Aussi, je comprends mieux les accouchements de mes comparses qui s’éternisent, et finissent au bistouri… et je les regrette. Nous devrions toutes pouvoir avoir la chance de pouvoir envisager nos accouchements dans le cadre de notre choix, tout en ayant une version « sécurité » à portée de quelques minutes, pour ces instants qui se doivent de rester chaleureux. Les accouchements réussis et heureux marquent les enfants accueillis ainsi pour toute leur vie. Même s’ils sont oubliés, les premiers instants de nos vies restent dans nos inconscients, dans nos corps, et nous dirigent ensuite dans nos vies : premiers insufflements de confiance en nous : « Oui je suis désiré et attendu, et on m’accueille avec amour et attention. » Quoi de mieux pour que le futur individu social se sente bien?

Clef de la réussite, clef de voûte, même, et donc aussi de celle de la société dans laquelle nous évoluons.

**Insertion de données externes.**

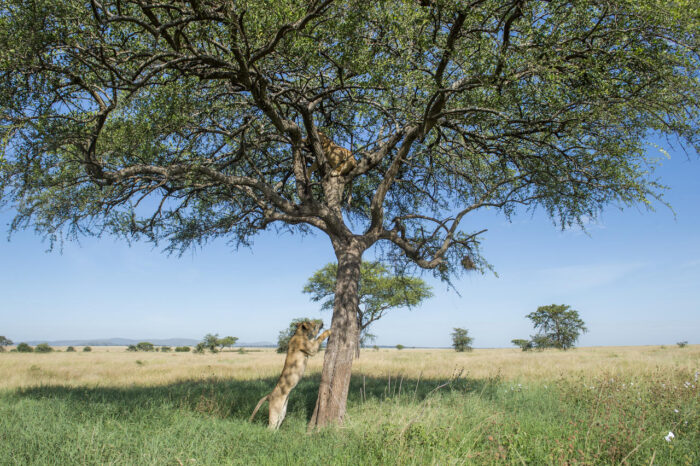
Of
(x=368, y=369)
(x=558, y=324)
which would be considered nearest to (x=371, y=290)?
(x=368, y=369)

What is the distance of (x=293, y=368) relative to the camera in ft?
25.1

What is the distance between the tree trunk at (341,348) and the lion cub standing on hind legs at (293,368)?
341 millimetres

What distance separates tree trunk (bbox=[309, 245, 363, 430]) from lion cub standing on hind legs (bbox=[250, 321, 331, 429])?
0.34 metres

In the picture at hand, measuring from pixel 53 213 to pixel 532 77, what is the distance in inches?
410

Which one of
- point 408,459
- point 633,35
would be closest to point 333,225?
point 408,459

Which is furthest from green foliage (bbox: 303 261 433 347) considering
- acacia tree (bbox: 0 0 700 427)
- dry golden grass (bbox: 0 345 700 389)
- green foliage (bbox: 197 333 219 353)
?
green foliage (bbox: 197 333 219 353)

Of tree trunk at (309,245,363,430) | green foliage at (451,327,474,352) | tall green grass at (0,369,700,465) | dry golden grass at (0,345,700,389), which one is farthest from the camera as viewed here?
green foliage at (451,327,474,352)

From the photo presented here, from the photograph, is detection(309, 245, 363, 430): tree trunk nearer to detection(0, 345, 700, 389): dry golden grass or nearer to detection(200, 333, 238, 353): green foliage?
detection(0, 345, 700, 389): dry golden grass

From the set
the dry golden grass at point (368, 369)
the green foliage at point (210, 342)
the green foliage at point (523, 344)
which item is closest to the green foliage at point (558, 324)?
the green foliage at point (523, 344)

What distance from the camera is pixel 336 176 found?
9.10 m

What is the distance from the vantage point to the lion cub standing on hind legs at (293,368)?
732cm

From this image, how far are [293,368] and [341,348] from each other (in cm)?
103

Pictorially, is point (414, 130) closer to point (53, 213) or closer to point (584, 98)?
point (584, 98)

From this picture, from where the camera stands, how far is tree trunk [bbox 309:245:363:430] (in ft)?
23.9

Nous avons tous à y gagner.

Si à l’avenir je dois à nouveau porter la vie, je souhaite pouvoir accoucher chez moi, comme je l’entends.
Pour cela, nous avons grandement besoin de ces précieuses sages-femmes AD pour nous accompagner : elles seules ont ce pouvoir et ces capacités si spéciales. Offrez donc à la Terre un cadeau de choix : laissez les femmes libres de donner la vie selon leur choix, et non en leur imposant un système rébarbatif…

Merci pour nous et les futurs bébés accueillis.